At the 11th hour, they called Manu WorldStar, who her producer knew through his days working in a band with WorldStar’s elder brother. “It was organic as well,” she says. “It’s acoustic with a hip hop influence and that’s so close to what I want to do.” Being her most recently recorded song, it’s also closer to her sound than anything else. It’s perfectly balanced and sees WorldStar add some dynamism to the mellow yet groovy beat.
He tells of how he got involved: “I got the song around 5pm and I was in studio with the producers around 9pm. Pressure is usually not an issue for me, especially if I feel the song. The moment I heard the first chord into Ryki’s first note I knew it was a hit.” Manu seems to have a lot going on and hinted that he’d be appearing in a major hip hop competition soon. “I wish I could spill it out and let everyone know, but in the real world contracts exist. I have to wait for announcements and stuff. My single Yewen is finally picking up steam. You can expect a lot more music from me.”
Ryki is keen on making Bad Intentions her next single, but she isn’t sure because Insomnia, which is similar to her first single, Please Try, has been a favourite among fans. She worked with a variety of producers on the EP including Sketchy Bongo on Wait With Her and Please Try, and Bubele Booi and David Balshaw on Throw You Down, What Could We and Bad Intentions. It’s a fluid and suitable production range that allows Ryki to show off her smooth vocals.
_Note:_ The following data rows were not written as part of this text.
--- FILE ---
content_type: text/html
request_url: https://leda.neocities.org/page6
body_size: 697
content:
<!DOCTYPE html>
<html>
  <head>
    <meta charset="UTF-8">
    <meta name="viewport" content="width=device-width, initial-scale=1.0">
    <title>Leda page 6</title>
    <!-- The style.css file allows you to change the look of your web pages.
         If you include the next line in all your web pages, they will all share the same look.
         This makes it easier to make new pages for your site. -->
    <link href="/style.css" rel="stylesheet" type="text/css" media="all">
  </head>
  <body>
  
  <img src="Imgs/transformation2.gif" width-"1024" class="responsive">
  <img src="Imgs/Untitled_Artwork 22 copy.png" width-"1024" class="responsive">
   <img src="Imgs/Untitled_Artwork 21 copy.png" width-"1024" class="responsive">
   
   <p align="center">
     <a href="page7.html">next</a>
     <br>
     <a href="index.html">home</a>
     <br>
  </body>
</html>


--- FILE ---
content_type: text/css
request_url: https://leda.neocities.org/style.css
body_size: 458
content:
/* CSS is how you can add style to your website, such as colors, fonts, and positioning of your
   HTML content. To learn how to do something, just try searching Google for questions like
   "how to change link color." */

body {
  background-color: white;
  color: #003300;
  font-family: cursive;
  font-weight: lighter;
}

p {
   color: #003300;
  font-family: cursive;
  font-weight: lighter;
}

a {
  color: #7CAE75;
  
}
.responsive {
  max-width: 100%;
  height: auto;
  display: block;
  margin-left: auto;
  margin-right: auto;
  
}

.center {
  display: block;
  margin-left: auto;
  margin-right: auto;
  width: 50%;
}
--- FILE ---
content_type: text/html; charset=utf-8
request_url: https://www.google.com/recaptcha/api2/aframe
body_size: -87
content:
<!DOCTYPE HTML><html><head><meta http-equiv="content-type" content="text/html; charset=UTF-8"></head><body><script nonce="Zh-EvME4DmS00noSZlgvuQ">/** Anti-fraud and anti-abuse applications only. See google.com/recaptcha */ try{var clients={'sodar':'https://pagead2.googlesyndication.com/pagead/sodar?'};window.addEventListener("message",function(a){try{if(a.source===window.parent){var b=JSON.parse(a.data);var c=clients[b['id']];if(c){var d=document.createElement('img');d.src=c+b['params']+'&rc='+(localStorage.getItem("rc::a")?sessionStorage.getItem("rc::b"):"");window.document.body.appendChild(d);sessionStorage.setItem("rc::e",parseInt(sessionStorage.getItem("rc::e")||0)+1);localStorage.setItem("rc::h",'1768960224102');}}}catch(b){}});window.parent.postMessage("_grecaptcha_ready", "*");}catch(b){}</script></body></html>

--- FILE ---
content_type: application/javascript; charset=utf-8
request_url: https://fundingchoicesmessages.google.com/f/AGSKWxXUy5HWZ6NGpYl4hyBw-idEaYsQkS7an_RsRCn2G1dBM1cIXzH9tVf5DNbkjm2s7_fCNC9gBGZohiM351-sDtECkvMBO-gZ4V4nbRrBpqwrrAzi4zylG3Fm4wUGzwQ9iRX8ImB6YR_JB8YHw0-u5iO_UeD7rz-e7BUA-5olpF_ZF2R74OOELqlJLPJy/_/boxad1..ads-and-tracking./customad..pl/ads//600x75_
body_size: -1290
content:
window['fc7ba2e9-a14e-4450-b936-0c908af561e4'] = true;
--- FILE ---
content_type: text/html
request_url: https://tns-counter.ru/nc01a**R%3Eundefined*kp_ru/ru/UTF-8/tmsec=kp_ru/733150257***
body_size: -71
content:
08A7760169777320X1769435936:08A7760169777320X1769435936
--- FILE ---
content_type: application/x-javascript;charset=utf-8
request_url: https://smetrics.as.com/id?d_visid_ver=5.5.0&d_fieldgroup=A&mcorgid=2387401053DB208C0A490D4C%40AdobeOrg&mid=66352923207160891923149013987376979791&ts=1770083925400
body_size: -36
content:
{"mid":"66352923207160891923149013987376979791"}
Her relationship with Aewon Wolf and Sketchy Bongo has probably been her most fruitful. When she went to Durban to meet Sketchy in 2015 they worked on seven songs in two days, she says. When she returned from Durban, Aewon, who’s a close collaborator of Sketchy’s, contacted her and they soon worked together on Please Try. “Sketchy’s amazing, he’s a really fun guy. He laughed at me and I laughed at him and we had some really fun times. He introduced me to some people and I met Aewon only when we shot the music video.”
Before Ryki signed to Universal Music in 2015, her goal had been to take a gap year to study production so that she could produce her own music. The plan was derailed when she saw a post on Facebook where someone was asking for a vocalist to contribute to his songs. She jumped at the opportunity and wrote and recorded four songs for him. That producer had a contract at Universal so he sent the songs there but Universal showed no interest in the production, instead it inquired about the talented young vocalist.
Ryki was initially suspicious when she received an email from the label, but soon afterwards she was interviewed and signed up on her 18th birthday. “It’s pushed me to a limit where I can say: ‘I have to grow now there’s no time to sit and feel sorry for yourself.’ It feels good to know that I’m for it. It’s been a challenge, but it’s been good for my soul.”